We, adults, must also find ourselves in it. Give up or control even more?

Again, the best solution will be our availability and sensitivity. We must provide a framework that is safe for the child and watch how they find themselves in it. For example, say that your son declares that he will no longer study. You, as his parent, can’t make him study, but you can set a time between 4 p.m. and 6 p.m. when he should do his homework. Then he can do the things he likes, but for two hours he should focus on studying. I don’t know if he will actually study then, but you’re giving him a framework and this should help.

And what about freedom? How much of it we should give to a child, of course appropriately to their age?

I always think a lot. When a child is small, you should hide all dangerous objects from them so that they do not hurt themselves, and then do not prohibit running or exploring new places, simply give them freedom. ‘Safe’ freedom.

Then, when the child is older and wants to visit friends, we should do the same. We ask who they are going to and for how long - we prepare the space to make them feel safe. We don’t forbid them going out.
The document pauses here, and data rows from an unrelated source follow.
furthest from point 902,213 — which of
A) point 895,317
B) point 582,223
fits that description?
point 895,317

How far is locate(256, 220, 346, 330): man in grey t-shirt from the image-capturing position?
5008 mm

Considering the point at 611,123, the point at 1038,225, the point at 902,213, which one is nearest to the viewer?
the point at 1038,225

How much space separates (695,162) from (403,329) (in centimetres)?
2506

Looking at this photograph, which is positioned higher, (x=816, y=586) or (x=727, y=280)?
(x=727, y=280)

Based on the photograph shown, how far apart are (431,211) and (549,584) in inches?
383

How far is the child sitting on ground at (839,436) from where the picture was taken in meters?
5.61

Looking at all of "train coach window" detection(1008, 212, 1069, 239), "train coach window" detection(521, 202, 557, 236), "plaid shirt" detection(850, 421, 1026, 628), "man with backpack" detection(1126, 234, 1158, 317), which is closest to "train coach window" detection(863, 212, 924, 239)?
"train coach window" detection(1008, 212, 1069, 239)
Of course, the older a child is, the more you can offer them. We aren’t able to protect them from everything. But part of growing up is experiencing different things, including unpleasant things. I remember my teenage daughter going to a concert in another city for the first time. “Mum, everything will be OK, I’m not a child anymore,” she convinced me. And what happened? Somebody stole her phone and she lost her keys to the flat where she was staying. Would my reasoning protect her from this? No. She had to experience it and manage it. Sometimes we have to accept that something bad might happen. After all, adults also experience many things that are not fun.
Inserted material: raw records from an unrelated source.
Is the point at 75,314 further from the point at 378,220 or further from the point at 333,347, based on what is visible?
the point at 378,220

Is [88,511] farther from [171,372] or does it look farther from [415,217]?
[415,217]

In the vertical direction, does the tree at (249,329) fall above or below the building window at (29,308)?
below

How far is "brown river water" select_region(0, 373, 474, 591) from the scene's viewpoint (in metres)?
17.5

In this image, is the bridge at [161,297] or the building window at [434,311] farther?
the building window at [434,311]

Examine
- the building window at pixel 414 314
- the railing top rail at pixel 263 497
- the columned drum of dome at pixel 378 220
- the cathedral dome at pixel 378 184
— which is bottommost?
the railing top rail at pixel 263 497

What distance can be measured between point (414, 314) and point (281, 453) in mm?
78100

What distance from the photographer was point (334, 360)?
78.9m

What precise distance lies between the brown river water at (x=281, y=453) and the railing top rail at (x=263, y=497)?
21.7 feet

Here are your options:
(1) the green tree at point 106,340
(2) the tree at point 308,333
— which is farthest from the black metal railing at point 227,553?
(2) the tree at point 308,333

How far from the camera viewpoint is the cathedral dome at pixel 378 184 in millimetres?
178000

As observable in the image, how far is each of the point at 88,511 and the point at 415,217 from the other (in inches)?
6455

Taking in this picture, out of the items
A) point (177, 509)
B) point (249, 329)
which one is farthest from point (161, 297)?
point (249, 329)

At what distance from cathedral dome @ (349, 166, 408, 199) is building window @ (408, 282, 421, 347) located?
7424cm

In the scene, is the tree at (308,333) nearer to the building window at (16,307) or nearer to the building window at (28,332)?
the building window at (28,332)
It is always worth supporting the child in such a situation and refraining from saying: “Didn’t I say so?”. Try to make them realise that something unpleasant has happened but they are not alone in it.

Would you agree that we as parents are 100% responsible for the relationship with the child?
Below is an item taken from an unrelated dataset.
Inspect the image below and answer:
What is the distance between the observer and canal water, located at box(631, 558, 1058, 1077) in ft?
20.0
Not entirely. Some children find it difficult to establish relationships and are therefore can sometimes be a great challenge for their parents. This may happen when, for example, they differ significantly from their parents in terms of temperament. Sometimes one parent understands the child and the other has a huge problem with that. This is clearly seen in families with several children each of whom is different. A parent may get along easily and have a strong bond with one child, but has great difficulty achieving that with another.

It’s also worth keeping in mind that sometimes, the parent may find it difficult to deal with their own child. I wouldn’t say that in this circumstance, it’s the child’s fault; it’s difficult to balance the temperaments and characters. An energetic dad may not understand why his daughter eats breakfast for 20 minutes, if he can do it in three minutes. Her behaviour may be perceived as bad to him, but in reality, she needs that much time to eat her toast. Maybe instead of getting angry, it’s better to get up and let her eat in peace.

From your experience – what are the most common mistakes we make in relationships with children?

Sometimes we’re unable to deal with our own anxiety and feelings in our relationship with the child. A baby is born into this world and we feel totally responsible for them, for what kind of a person they become and what experiences they have. It seems to us that if we limit their freedom, it’ll be best for them. We’ll be protecting them from failure and defeat, until they turn eighteen.

I experienced something similar myself. When my children wanted to start going out alone, I had a huge problem accepting it. I was worried about them. So I relied on my husband who didn’t have such fears. I said: “If dad lets you go, you can go. Don’t ask me as my answer will always be “no” because I have a problem surrounding my fear for you. I trust him and I know that he will not expose you to danger.”

It worked for me, but everyone can find a way that works in their family. If we have a problem, we have to deal with it ourselves. It’s not good to burden our child with it.

Anna Woźniak interviews Małgorzata Rymaszewska, a psychologist.